» **What is being asked**: Write a continuation of the commentary on the Republican drive to repeal and replace the Affordable Care Act, starting after its last sentence.

» **Text segment**:
============================================================

As I have watched and listened to the GOP fight to “repeal and replace”  Obamacare, the ACA (Affordable Care Act), and have listened to the president say he is undoing policies put into place by President Obama, I have found myself wondering if what we are seeing thus far is nothing more than a serious backlash against the former president, instead of a desire to govern our country.

The current president seems to be competing with Obama, even now; he seems obsessed, actually. It began on Inauguration Day, with the president worrying about his numbers. He clearly wanted to be able to say that he had drawn more people than had his predecessor, though the pictures of his crowds, as compared to Obama’s, clearly showed that he had not.

He and the GOP have been intent on repealing and replacing the ACA because “we made a promise to the American people.” They did. When the ACA rolled out, there was stiff and virulent opposition to it. The Tea Party was able to organize around its opposition to the law, but now, even Trump supporters realize that the ACA, though not perfect, has enabled them to have health care …and they want the law to stay in place.  The town halls being held not just in Democratic strongholds, but also in places where the president is loved and supported, are showing that people want the ACA. They don’t want it repealed. They want lawmakers to fix it and then leave their healthcare alone.

============================================================

» **Collected data**:

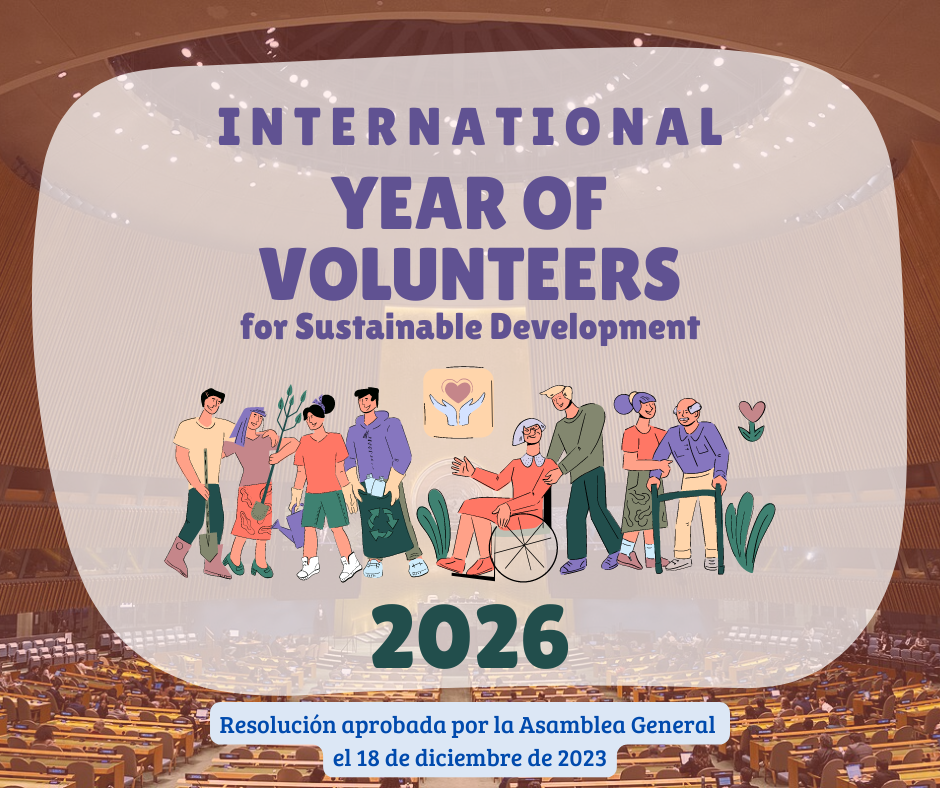 2026 Año Internacional del Voluntariado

============================================================

» **Output below**:
In other words, the people do not care about the GOP keeping that particular promise. They like what they are getting, flaws and all.

That being the case, why isn’t the GOP hearing “the American people?”  If they want to get rid of the bill so that they can give the wealthy a tax break, and give advantages again to the insurance companies, they should say that. That’s an OK goal, meaning, it’s in line with what seems to be Republican ideology. “The American people” don’t want that, but the GOP and the president ought to at least be honest in why they want to repeal the ACA.

But the ACA was attacked as soon as it was passed, even attacked as it was being formed. The anger was real; the Republicans felt like the bill had been “rammed down their throats,” an ironic complaint since the Republicans really tried to do in three weeks what the Obama administration took over a year to get into place.

What the GOP and the president seem to be intent upon, however, is undoing Obama’s signature piece of legislation.  That would be an apt slap in the face for the black man who dared be president of these United States. The president seems hell bent on erasing Obama’s legacy and it is proving to be harder to do than he thought it would be.

I can’t help but go back to the fact that on Obama’s first inauguration day, there were GOP leaders meeting to decide how to make him a one-term president. Before he had done a single day’s work as president, the Republican leadership was working to destroy him. Mitch McConnell said in October, 2010 that his party’s primary goal was to make Obama a one-term president.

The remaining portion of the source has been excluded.